Chaque année, un habitant jette en moyenne 50 kgs de nourriture encore mangeable, dont un tiers de produits emballés. L'Organisation des Nations Unies pour l'Alimentation et l'Agriculture (FAO) estime que le gaspillage alimentaire est surtout imputable aux Européens (qui jettent en moyenne 95 kg par an et par habitant) et aux Américains (115 kgs), tandis que les Asiatiques, les Africains et les Sud-Américains sont bien plus rationnels en la matière. Et les ménages ne sont pas les seuls acteurs de ce gaspillage. L'industrie agroalimentaire, les détaillants et la restauration ont aussi leur part de responsabilité.

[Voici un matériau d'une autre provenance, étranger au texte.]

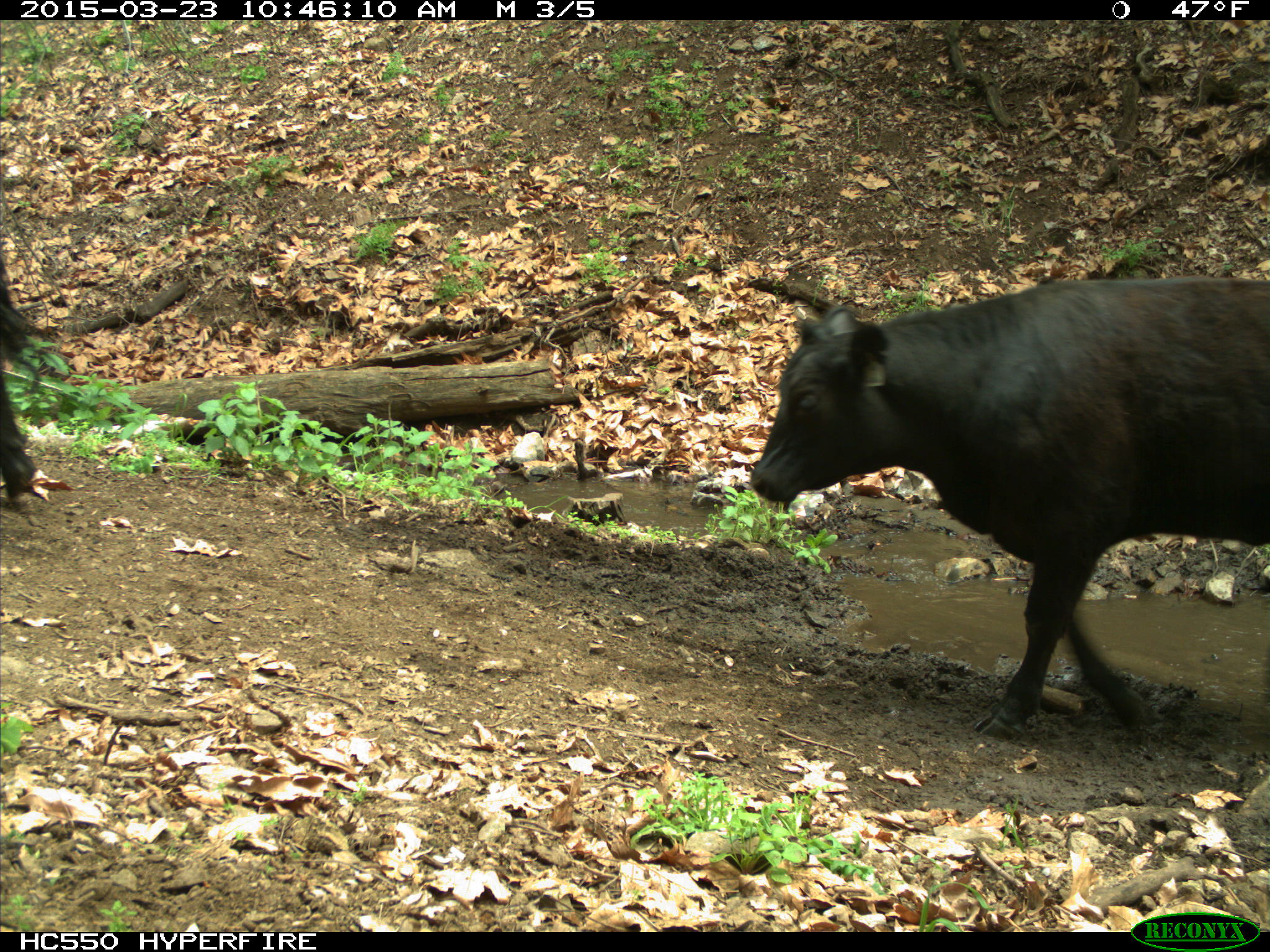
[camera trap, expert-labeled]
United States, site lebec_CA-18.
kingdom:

Dans l'hôtellerie-restauration, c'est simple : un quart des achats de nourriture finissent à la poubelle ! On estime d'ailleurs que le gaspillage est près de quatre fois plus important au restaurant qu'à la maison : à la fin de chaque repas servi, un serveur jette en moyenne 125 g (contre 34 g jeté par le convive à son domicile). Et pour cause : il est difficile pour les restaurateurs de gérer ses commandes au plus juste, d'ajuster les portions à l'appétit de chacun et il est très rarement possible de réutiliser ce qui n'a pas été consommé. Selon Jonathan Bloom, auteur du livre American Wasteland, les barquettes de frites chez McDonald's sont jetées au bout de 7 minutes si elles n'ont pas trouvé preneur.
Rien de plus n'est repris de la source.